July 7, 2022

Global banking company Citigroup from U.S has announced to have reportedly spend around $1.5 billion, or 1.8 trillion won, on the withdrawal of its retail business in South Korea.

According to the Wall Street Journal, the group in a regulatory filing mentioned that its expenditure on severance pay for employees at the Korean subsidiary’s retail banking operations will range between $1.2 billion and $1.5 billion. And by the end of next year, it will pay the envisioned personnel costs in phases.

Such a decision was made by the company headquarters after its Korean unit last month announced that it would carry out a gradual phasing out of its consumer banking division instead of selling it to another financial institution. This was because of the foreign bank and potential bidders failed to agree on terms of the sale.

According to industry sources, the lender had offered to pay out a maximum of 700 million won in special severance pay to employees who have worked for at least three years. And since Oct. 28, it has been accepting requests for voluntary retirement. So far some 3,500 workers are subject for voluntary retirement, and nearly 60 percent had applied for the package.

The US banking giant, earlier in April had announced that it would pull out its consumer banking units several countries to cut down its consumer banking operations with a focus on business finance. The countries being Bahrain, China, India, Indonesia, Australia, South Korea, Malaysia, Philippines, Poland, Russia, Taiwan and Thailand.

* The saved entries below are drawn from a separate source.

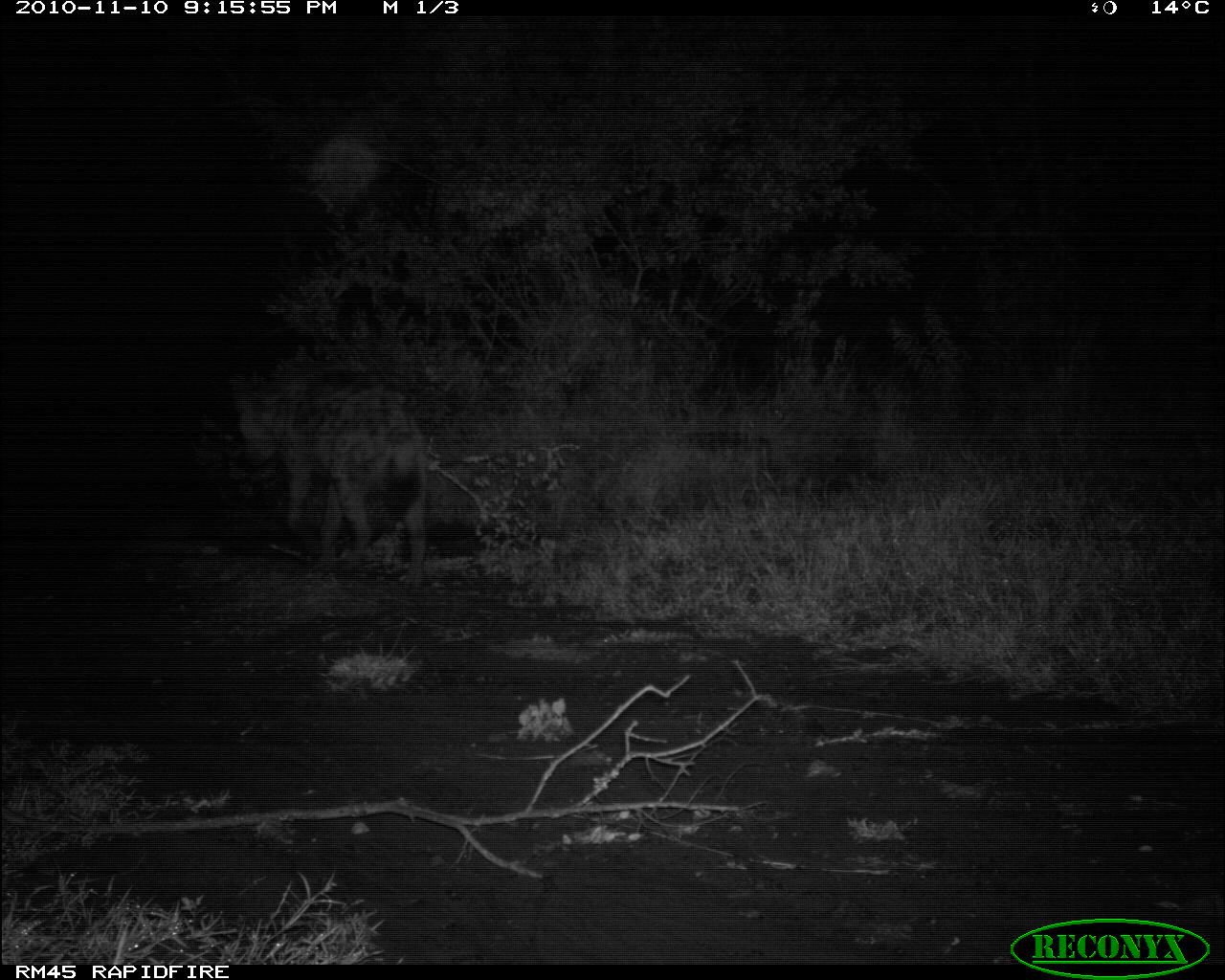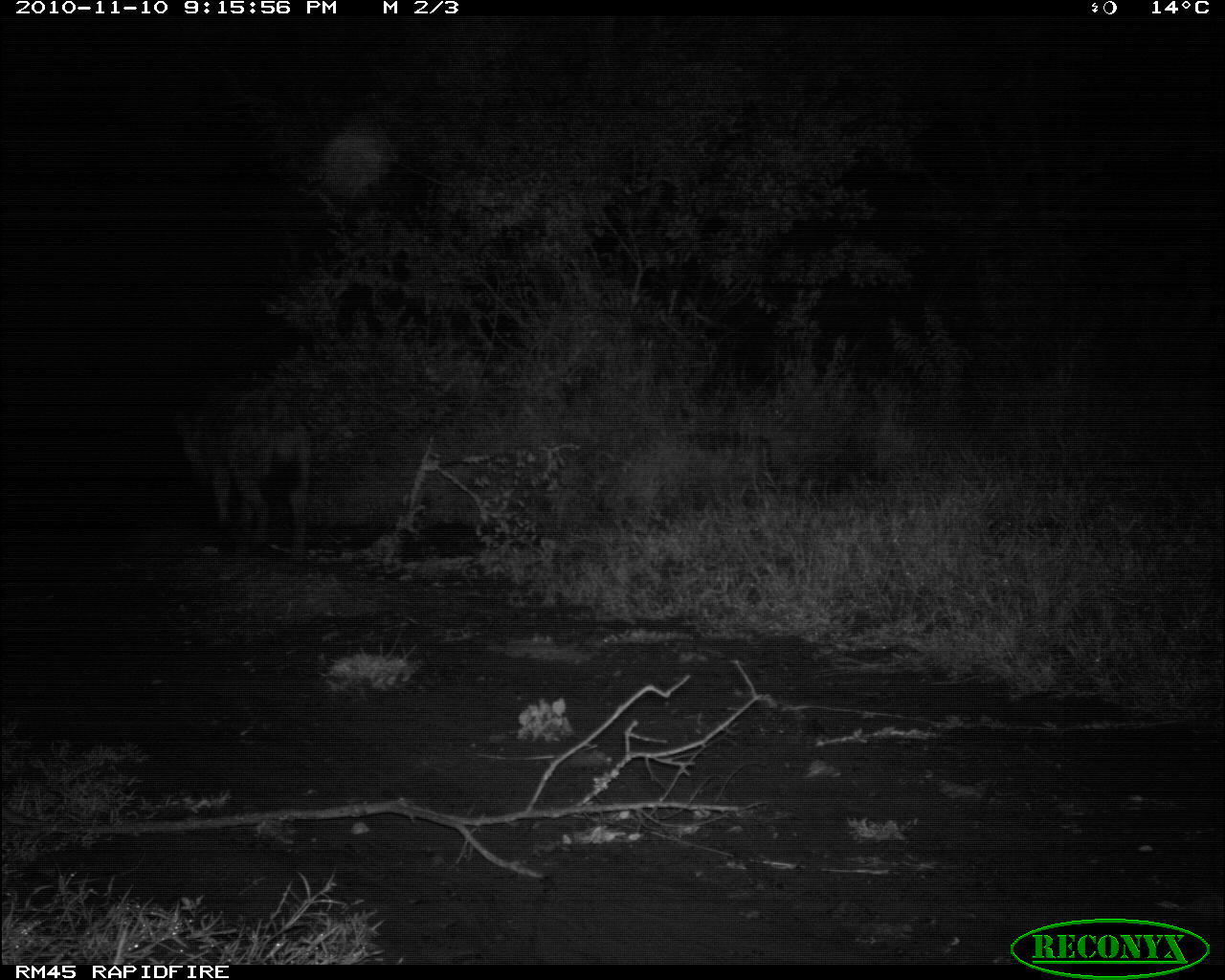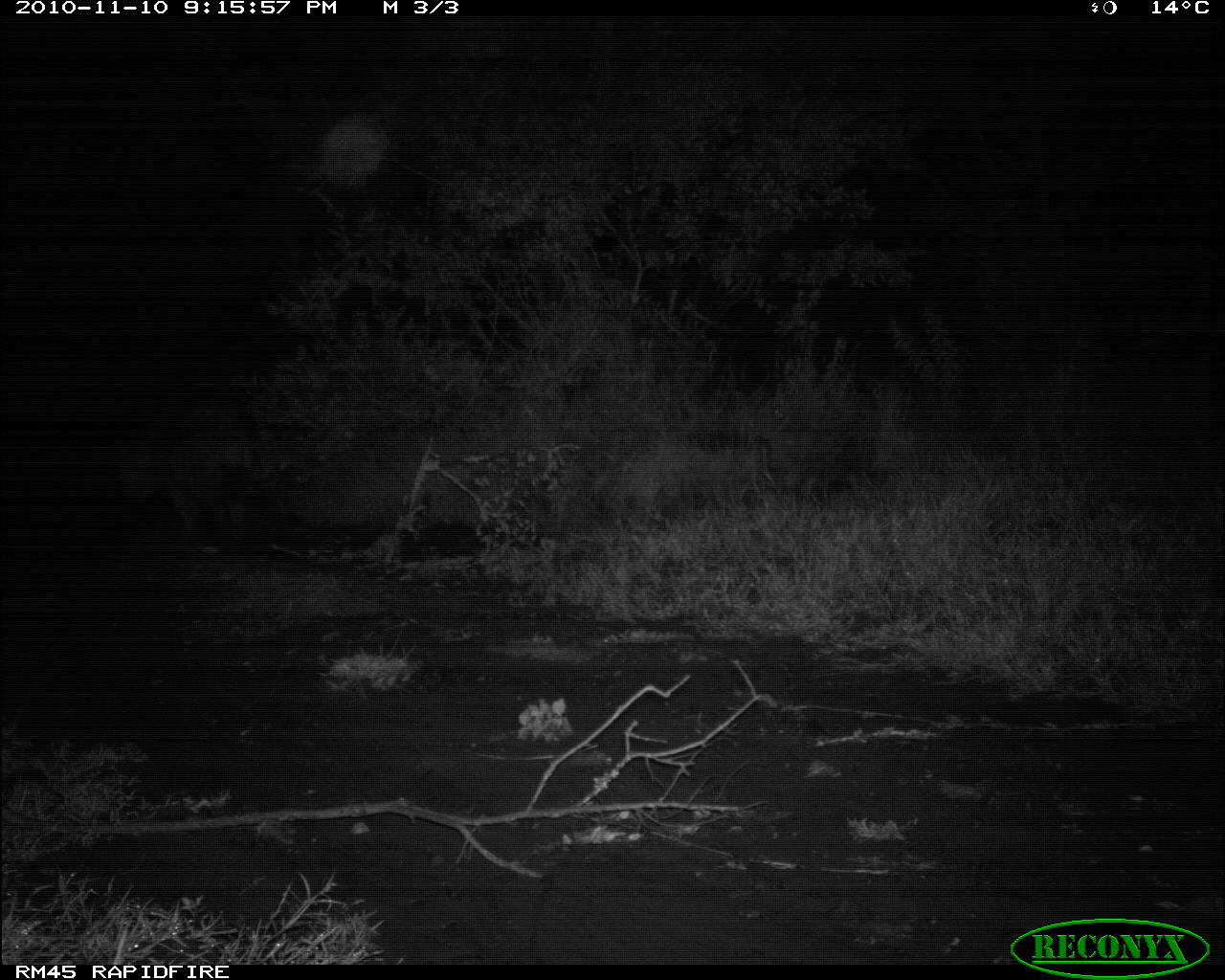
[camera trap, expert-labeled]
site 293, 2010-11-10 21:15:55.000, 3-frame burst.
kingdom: Animalia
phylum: Chordata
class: Mammalia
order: Carnivora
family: Hyaenidae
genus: Crocuta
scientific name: Crocuta crocuta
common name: spotted hyena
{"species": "Crocuta crocuta (spotted hyena)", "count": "1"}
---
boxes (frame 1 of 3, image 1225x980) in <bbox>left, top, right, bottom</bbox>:
crocuta crocuta: <bbox>227, 367, 433, 598</bbox>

According to reports, among the 13 overseas subsidiaries subject to the group’s divestiture plans, only the Australian unit has so far succeeded in selling off its retail banking operations.

The bank has reportedly been facing opposition from the union despite significant compensation offered to workers for partial business closure. The union has been urging the lender to seek for potential buyers to keep their jobs.

The head of the Citibank Korea labor union, Jin Chang-geun, commented that they can’t accept the bank’s move to lay off its employees unless more detailed measures to protect job security has come out.